Contaminanti emergenti: cosa sono?
I contaminanti emergenti sono sostanze chimiche di origine naturale o antropica, di recente scoperta o rivalutazione scientifica in vari comparti ambientali (acque potabili, reflue, superficiali o sotterranee) considerati potenzialmente tossici, persistenti o bioaccumulabili, e quindi interferenti con i normali processi biologici coinvolti nel metabolismo di un essere vivente. Comprendono diverse classi di sostanze chimiche, spesso marcatori di presenza antropica come prodotti farmaceutici e per la cura personale (Personal Care Products, PCPs), interferenti endocrini, sostanze perfluorurate (PFAS), pesticidi, plastificanti, ritardanti di fiamma. Tra i contaminanti emergenti si collocano anche sostanze non antropogeniche, come vari composti naturali quali tossine di origine animale, vegetale o batterica.

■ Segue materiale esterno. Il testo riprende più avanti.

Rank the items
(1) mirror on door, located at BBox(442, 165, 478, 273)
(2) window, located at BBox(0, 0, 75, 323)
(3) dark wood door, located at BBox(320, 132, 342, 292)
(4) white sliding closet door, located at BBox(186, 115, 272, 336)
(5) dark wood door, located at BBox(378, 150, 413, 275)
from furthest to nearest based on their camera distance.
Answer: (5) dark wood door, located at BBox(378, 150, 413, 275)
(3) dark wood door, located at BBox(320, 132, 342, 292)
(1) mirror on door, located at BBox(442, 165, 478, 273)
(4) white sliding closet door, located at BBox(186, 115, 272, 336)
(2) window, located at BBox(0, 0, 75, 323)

Tra i principali effetti negativi sulla salute umana imputabili all’esposizione a queste sostanze chimiche, ci sono la disregolazione e modificazione dei normali processi fisiologici, le alterazioni dei processi riproduttivi e di sviluppo, l’aumento dell'incidenza di cancro e lo sviluppo di batteri resistenti agli antibiotici.